Ella se llama Soledad. Es una mujer de mi barrio de Otxarkoaga, de la etnia gitana. Ha llegado a ser para mí una mujer muy entrañable. Con su cuerpo delgadito -35 kilos- y unos ojos tan metidos en sus cuencas, con unas manos tan largas y menudas, con un rostro tan sonriente, es alguien que atrae hacia sí. Es la expresión de la ternura y mi gozo al estar a su lado es algo difícil de explicar. Siempre que entro en su habitación, en la que se encuentra aislada -“algún bicho que se me ha metido” dice ella-, la saludo con el estribillo “Soledad, es criatura primorosa, que no sabe que es hermosa”. Es una canción que le sienta como anillo al dedo. A veces la veo ensimismada, con una capacidad limitada de reacción a lo que le va llegando desde fuera de ella misma y me da pena verla en esa situación.
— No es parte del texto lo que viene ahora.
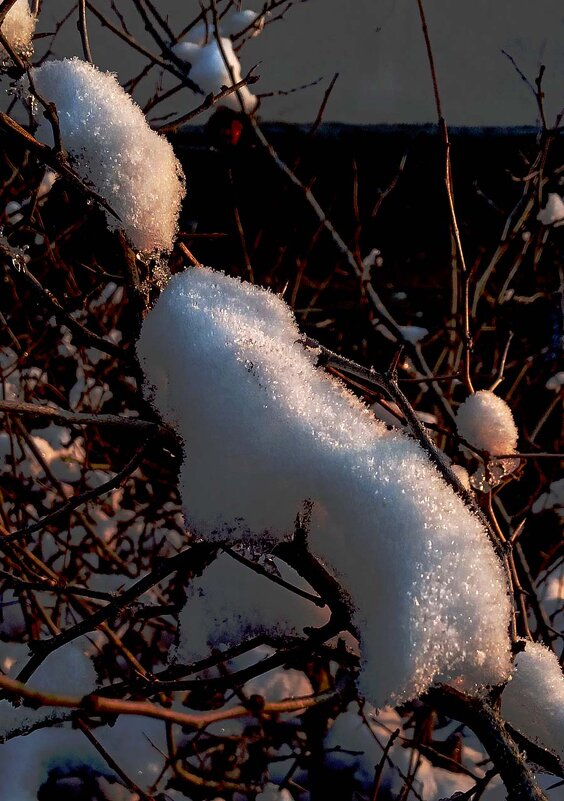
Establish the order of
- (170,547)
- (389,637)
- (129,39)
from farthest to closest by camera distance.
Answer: (170,547)
(129,39)
(389,637)

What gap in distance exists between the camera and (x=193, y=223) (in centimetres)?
390

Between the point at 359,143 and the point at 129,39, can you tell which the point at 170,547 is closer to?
the point at 129,39

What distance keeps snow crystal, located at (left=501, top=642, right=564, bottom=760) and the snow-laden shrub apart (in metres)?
1.40

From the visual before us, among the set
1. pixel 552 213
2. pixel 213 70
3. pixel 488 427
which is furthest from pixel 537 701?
pixel 213 70

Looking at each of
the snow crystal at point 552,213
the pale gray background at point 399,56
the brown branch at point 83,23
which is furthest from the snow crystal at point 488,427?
the pale gray background at point 399,56

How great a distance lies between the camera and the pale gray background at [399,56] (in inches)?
151

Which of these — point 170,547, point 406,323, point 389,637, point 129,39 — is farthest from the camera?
point 406,323

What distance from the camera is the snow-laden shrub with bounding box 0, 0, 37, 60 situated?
45.0 inches

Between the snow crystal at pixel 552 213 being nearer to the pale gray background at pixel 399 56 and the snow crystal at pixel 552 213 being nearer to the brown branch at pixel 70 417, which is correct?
the pale gray background at pixel 399 56

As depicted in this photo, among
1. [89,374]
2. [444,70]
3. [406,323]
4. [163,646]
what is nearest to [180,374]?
[163,646]

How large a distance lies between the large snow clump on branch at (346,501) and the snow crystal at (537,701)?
11.1 inches

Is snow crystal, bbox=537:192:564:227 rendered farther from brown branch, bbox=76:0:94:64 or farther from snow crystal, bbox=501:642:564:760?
snow crystal, bbox=501:642:564:760

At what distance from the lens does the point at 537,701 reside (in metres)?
1.07

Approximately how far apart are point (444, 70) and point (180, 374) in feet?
12.9
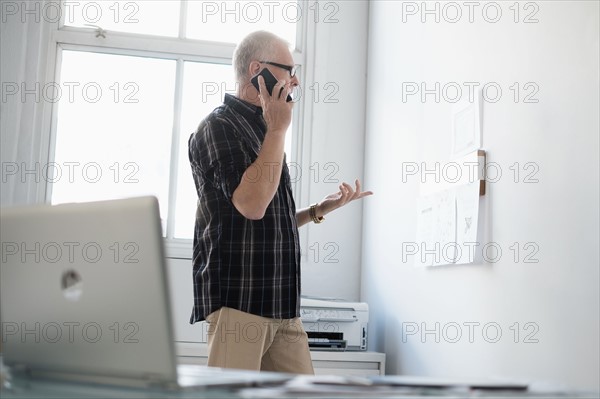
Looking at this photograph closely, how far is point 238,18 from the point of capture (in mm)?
4598

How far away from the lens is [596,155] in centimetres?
201

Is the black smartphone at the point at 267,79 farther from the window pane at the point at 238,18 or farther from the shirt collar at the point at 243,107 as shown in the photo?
the window pane at the point at 238,18

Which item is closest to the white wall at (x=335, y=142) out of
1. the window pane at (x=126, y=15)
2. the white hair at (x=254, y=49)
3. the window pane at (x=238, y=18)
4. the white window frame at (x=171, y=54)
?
the white window frame at (x=171, y=54)

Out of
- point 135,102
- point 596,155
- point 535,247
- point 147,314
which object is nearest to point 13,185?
point 135,102

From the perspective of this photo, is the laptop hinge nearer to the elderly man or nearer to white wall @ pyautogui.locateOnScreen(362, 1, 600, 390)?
the elderly man

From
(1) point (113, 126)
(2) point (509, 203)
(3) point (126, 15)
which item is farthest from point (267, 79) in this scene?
(3) point (126, 15)

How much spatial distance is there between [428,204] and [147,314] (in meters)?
2.39

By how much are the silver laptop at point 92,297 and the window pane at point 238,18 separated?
3.50 metres

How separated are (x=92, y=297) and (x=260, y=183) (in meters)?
0.85

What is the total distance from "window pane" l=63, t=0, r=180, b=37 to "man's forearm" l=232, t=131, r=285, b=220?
2.77 m

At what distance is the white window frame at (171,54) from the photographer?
429 cm

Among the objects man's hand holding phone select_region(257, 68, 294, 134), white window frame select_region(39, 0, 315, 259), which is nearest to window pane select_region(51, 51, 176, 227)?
white window frame select_region(39, 0, 315, 259)

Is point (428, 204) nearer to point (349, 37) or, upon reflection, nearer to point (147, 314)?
point (349, 37)

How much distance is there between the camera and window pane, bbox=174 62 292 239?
432 centimetres
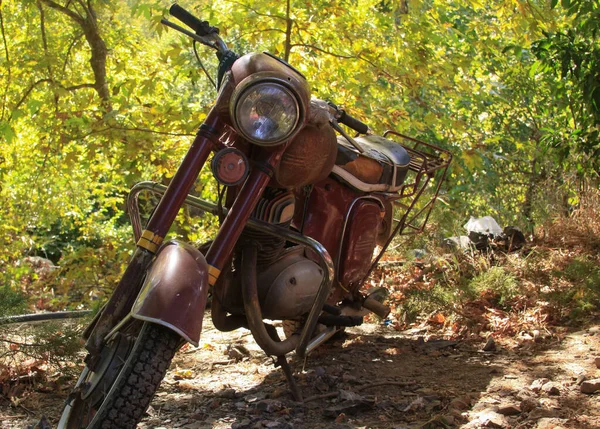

Le pregunto, para saber si me reconoce, “¿quién soy yo?” y unas veces muy pronto, otras costándole un poco más, me dice “el curica de mi barrio”. Este diminutivo, pronunciado mientras esboza una sonrisa tan entrañable, me entra muy adentro. ¡Soy feliz a su lado!
Al mismo tiempo, descubro una entrega total y con un amor expresado tan claramente en su hija Antonia, que entiendo que el amor entregado, sin ningún alarde de nada, es lo más precioso que me es dado contemplar. Es la vida hecha entrega y expresión nítida del amor de una hija a su madre.
En una de mis visitas descubro que Antonia pertenece a la Iglesia de Filadelfia y entiendo que por encima de la Iglesia a la que pertenezcamos está el amor nítidamente expresado.